Vector search is a massive pain in the ass. You've got millions of high-dimensional vectors from your ML models, and you need to find similar ones fast. PostgreSQL shits the bed at 100k vectors - pgvector query times go from 10ms to 30 seconds when you cross that threshold. Elasticsearch gets expensive real quick - we blew through $3k/month just indexing 50M embeddings. Most vector databases are just FAISS with marketing polish and a 10x price tag.
FAISS cuts through the bullshit. It's a C++ library from Meta's AI team that's been battle-tested on billion-vector datasets since 2017. Version 1.12.0 dropped in August 2023 with NVIDIA cuVS integration and fewer ways to accidentally kill your server.
What you actually get
Index Hell Made Simple
FAISS has 15+ index types because vector search is complicated. Want exact results? Use IndexFlatL2. Want speed? IndexIVFFlat. Want your 64GB RAM to actually fit 100M vectors? IndexPQ compresses them down 10-100x. Each index trades off speed, memory, and accuracy differently.
GPU Acceleration That Works
The CUDA implementation can hit thousands of queries per second on modern hardware. I've seen 5-20x speedups over CPU, assuming you survive the CUDA dependency hell.
Production-Ready Pain
FAISS handles the edge cases that kill other libraries. It works with billions of vectors, supports different distance metrics, and won't randomly crash when your dataset doesn't fit in memory.
Where FAISS Actually Gets Used
Image Search
When you upload a photo to find similar ones, that's probably FAISS under the hood. CNN embeddings go in, similar image IDs come out. Works great until someone uploads a corrupted JPEG and your entire index build shits itself with a cryptic std::bad_alloc
error at 3am. Pinterest and Instagram both use FAISS for image similarity - learned that the hard way when our Pinterest clone started OOMing on user uploads.
Text Embeddings
RAG systems use FAISS to find relevant documents. You embed your query with BERT or whatever, FAISS finds the closest document embeddings, and pray the LLM doesn't hallucinate some bullshit. LangChain integration makes this relatively painless - took me 2 hours instead of 2 days. Hugging Face Datasets includes FAISS support, which saved our asses when we needed to index Wikipedia.
Recommendation Engines
E-commerce sites embed user behavior and product features, then use FAISS to find similar users or products. The embeddings are usually garbage, but FAISS makes searching through garbage really fast. Spotify's recommendations and Netflix's personalization both rely on FAISS.

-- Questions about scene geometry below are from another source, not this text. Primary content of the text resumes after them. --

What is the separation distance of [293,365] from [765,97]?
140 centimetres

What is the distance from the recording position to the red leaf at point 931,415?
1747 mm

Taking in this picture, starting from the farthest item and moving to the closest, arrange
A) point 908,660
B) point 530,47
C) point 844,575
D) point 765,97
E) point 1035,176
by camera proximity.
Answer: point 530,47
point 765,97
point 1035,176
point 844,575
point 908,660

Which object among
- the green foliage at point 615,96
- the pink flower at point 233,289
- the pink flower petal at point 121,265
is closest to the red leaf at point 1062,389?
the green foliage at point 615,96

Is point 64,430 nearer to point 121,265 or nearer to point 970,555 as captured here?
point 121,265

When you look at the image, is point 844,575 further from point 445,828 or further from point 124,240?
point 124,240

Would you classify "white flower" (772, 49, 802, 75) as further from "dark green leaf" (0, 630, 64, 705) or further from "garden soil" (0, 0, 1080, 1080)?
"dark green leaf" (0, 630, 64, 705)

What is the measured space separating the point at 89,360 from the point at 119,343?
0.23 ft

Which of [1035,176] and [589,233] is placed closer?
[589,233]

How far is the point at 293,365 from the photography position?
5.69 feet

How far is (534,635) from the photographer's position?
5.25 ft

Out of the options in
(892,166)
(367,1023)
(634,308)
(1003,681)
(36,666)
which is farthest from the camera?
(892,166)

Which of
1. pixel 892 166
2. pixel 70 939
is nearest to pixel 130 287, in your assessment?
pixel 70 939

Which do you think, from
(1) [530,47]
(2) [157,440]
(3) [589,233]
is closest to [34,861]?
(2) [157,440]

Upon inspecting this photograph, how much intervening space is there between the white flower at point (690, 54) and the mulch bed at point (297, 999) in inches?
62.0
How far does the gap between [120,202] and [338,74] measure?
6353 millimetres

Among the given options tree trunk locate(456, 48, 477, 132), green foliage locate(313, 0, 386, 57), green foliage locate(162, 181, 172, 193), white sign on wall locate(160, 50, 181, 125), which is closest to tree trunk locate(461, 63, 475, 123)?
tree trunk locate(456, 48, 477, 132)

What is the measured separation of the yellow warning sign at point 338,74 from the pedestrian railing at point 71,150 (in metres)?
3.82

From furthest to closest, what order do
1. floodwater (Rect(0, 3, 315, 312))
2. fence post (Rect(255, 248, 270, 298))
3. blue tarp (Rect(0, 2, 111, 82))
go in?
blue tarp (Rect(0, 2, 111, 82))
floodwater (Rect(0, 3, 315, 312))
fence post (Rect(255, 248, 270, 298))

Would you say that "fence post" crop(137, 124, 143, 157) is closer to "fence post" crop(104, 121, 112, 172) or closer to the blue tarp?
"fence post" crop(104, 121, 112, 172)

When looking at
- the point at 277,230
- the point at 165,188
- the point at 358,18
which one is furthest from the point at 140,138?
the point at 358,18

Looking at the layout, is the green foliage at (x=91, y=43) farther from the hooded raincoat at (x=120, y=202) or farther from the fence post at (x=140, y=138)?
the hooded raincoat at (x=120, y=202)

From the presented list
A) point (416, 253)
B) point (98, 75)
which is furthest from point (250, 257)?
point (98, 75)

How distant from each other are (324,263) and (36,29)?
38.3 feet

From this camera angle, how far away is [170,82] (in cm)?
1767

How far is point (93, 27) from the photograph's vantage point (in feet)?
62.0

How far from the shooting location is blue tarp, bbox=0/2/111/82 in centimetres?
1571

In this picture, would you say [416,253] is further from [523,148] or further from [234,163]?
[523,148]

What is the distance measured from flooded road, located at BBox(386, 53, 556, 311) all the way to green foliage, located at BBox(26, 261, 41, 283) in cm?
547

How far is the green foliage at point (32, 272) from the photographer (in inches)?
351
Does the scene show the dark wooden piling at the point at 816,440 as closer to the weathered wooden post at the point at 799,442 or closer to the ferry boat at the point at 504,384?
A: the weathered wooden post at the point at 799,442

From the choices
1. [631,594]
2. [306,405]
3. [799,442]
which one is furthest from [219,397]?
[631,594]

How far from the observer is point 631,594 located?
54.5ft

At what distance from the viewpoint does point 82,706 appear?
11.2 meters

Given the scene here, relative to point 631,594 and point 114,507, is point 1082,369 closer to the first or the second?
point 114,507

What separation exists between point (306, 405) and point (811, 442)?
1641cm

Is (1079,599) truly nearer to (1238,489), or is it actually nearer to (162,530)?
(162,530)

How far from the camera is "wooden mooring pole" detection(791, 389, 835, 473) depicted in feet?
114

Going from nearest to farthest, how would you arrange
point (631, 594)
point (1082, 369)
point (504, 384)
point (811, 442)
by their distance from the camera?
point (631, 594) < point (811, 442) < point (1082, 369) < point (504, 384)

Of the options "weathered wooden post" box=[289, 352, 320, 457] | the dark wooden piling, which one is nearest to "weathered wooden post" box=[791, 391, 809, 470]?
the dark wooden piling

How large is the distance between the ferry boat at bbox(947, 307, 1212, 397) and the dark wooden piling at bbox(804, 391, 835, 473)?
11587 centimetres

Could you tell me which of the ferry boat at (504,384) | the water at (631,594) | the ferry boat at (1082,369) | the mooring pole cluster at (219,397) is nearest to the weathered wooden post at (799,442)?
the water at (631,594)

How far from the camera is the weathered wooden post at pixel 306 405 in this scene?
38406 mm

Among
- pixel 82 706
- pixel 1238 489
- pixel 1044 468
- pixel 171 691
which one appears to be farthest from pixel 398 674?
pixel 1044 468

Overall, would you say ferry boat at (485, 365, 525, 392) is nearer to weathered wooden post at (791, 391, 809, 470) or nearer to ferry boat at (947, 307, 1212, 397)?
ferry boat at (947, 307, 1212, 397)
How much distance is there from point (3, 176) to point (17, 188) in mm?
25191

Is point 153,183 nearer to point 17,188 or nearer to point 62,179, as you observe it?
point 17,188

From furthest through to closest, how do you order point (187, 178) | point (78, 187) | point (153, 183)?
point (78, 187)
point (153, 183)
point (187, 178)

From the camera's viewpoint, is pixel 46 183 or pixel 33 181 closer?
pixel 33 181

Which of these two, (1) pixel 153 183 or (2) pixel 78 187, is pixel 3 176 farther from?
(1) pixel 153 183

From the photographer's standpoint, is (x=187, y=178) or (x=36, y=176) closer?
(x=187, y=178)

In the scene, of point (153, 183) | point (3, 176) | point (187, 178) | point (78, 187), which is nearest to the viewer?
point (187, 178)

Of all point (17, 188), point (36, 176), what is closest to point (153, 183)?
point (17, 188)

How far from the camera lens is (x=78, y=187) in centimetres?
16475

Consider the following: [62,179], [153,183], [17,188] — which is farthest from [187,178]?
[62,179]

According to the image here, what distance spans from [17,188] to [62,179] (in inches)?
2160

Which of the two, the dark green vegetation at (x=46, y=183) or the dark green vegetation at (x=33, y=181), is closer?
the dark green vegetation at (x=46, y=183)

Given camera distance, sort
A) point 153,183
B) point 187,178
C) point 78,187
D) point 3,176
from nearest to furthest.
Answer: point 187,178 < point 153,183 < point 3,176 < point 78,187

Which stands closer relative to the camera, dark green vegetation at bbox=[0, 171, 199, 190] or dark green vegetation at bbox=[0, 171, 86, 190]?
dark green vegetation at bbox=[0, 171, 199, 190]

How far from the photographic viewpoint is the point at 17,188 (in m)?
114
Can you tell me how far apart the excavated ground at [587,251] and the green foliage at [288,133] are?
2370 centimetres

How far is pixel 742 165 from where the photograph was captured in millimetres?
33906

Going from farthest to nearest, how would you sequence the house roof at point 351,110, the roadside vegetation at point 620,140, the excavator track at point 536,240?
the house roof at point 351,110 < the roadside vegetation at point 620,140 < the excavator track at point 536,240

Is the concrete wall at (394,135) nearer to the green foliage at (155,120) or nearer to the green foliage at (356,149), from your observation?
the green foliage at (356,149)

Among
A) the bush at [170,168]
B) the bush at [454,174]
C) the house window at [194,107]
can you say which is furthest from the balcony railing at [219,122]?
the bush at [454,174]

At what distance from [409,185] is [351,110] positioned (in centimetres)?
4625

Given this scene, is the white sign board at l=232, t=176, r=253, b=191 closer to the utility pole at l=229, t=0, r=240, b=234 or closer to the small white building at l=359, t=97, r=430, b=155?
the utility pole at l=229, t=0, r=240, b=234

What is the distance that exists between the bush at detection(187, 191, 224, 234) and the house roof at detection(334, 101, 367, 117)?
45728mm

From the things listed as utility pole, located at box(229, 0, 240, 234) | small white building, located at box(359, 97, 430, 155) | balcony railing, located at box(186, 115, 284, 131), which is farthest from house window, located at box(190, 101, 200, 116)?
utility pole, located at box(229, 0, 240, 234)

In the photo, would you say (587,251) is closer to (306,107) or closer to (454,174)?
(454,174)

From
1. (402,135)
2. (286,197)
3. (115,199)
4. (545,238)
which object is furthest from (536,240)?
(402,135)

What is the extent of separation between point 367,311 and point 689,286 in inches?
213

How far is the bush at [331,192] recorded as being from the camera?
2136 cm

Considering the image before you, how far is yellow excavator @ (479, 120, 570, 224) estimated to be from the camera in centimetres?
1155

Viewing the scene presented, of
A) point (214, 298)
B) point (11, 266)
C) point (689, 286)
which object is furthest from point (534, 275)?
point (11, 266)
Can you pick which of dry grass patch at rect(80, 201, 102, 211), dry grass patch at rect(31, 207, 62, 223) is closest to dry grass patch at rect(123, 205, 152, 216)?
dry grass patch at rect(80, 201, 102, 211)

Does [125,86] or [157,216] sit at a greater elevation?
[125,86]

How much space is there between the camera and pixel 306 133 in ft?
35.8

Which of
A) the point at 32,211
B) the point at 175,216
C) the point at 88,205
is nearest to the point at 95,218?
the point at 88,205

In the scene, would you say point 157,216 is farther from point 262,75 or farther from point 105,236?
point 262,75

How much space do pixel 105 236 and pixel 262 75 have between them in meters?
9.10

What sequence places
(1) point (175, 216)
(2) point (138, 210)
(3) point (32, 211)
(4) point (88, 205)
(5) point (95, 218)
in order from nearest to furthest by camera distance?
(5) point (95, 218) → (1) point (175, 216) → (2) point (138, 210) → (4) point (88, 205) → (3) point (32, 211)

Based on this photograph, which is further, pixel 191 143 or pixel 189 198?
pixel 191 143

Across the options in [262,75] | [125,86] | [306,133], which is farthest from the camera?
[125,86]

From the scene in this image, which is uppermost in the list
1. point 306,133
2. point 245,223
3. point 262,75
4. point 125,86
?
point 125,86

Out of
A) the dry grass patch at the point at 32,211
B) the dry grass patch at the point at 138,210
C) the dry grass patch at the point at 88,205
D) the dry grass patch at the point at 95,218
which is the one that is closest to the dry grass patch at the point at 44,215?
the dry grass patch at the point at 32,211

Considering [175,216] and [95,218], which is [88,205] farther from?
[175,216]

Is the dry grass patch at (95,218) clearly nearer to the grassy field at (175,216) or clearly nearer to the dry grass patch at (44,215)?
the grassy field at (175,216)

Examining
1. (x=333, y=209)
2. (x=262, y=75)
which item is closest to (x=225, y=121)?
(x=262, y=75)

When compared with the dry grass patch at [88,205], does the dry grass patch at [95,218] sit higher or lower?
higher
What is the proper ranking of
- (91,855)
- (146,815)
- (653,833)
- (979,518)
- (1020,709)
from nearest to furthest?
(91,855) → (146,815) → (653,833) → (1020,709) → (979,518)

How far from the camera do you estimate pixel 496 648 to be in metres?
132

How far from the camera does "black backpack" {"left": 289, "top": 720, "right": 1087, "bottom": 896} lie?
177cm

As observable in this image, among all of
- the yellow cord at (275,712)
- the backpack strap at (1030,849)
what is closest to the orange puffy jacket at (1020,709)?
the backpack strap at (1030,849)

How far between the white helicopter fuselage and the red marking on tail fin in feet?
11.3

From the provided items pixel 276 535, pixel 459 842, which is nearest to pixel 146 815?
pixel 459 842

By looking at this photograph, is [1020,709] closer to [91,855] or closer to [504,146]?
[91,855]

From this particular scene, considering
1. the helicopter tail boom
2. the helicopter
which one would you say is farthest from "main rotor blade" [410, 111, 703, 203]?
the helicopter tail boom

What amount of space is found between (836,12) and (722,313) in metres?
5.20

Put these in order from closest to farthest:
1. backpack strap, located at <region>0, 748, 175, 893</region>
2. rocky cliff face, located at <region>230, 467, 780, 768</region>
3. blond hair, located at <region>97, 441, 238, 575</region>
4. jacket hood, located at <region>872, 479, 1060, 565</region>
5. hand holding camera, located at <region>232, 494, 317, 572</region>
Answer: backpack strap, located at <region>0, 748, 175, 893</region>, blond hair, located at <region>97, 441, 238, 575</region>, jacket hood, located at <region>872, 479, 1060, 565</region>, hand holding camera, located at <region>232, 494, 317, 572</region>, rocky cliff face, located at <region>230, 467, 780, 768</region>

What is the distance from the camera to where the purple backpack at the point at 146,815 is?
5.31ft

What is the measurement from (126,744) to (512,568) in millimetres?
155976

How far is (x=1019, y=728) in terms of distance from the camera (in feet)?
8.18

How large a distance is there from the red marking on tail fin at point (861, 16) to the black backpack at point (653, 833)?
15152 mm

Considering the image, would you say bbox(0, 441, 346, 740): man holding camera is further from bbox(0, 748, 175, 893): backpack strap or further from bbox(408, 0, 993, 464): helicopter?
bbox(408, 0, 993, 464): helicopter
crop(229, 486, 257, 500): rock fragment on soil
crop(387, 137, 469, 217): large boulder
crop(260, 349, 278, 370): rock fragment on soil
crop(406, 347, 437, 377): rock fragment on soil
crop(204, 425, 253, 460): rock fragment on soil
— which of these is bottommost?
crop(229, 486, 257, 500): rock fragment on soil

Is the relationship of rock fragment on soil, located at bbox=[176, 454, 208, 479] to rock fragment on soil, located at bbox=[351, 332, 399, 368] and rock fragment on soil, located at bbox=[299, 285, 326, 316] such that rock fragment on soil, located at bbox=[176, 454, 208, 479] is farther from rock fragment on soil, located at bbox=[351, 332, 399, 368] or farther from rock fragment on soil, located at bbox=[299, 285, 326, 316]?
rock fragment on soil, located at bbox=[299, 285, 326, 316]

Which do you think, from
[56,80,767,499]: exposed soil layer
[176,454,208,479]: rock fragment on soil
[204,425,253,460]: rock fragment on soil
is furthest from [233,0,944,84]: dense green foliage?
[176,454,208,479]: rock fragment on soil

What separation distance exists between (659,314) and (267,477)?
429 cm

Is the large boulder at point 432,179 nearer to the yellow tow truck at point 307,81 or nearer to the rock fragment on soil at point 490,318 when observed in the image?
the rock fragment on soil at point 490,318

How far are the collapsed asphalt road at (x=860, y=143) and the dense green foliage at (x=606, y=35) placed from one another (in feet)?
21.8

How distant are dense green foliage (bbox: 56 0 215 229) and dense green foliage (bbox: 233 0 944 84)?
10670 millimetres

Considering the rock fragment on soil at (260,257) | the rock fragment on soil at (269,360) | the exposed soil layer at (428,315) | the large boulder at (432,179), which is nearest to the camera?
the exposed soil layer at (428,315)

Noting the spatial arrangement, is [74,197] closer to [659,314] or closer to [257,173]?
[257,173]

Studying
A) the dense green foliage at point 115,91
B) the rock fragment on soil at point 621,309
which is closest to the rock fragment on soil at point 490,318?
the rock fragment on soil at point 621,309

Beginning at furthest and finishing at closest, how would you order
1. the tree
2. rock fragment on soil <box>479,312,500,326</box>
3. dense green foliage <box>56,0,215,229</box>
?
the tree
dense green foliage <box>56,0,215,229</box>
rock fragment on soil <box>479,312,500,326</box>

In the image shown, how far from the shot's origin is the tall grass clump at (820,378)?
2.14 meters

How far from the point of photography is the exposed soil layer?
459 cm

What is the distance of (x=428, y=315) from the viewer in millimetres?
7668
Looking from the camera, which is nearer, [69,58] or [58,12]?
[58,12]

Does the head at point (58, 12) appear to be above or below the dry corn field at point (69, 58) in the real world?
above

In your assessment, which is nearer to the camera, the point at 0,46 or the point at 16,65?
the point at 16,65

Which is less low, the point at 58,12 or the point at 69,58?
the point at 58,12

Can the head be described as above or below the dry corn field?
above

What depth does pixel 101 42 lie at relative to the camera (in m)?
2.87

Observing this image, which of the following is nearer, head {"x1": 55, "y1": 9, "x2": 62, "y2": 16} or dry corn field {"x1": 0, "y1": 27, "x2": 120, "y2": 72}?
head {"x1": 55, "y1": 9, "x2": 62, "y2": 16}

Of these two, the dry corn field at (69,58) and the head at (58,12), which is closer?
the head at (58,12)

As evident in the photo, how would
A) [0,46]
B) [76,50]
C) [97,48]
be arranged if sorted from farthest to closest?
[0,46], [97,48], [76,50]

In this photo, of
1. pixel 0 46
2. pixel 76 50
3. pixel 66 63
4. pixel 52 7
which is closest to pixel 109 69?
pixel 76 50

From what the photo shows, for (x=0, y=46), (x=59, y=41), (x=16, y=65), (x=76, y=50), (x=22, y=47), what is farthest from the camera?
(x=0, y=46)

The Stuff No One Talks About
Content moderation, fraud detection, duplicate detection, anything where you need to find "things like this thing" in a giant dataset. Most similarity search is boring enterprise shit, not sexy AI demos. I spent 6 months building a duplicate product detector for e-commerce - FAISS found 2M duplicate listings in our catalog overnight.
The bottom line: if you're dealing with vectors at scale, you'll end up using FAISS whether you like it or not. Either directly (masochist route), or through one of the dozen vector databases that are just FAISS with a fancy REST API and monthly billing that'll bankrupt your startup.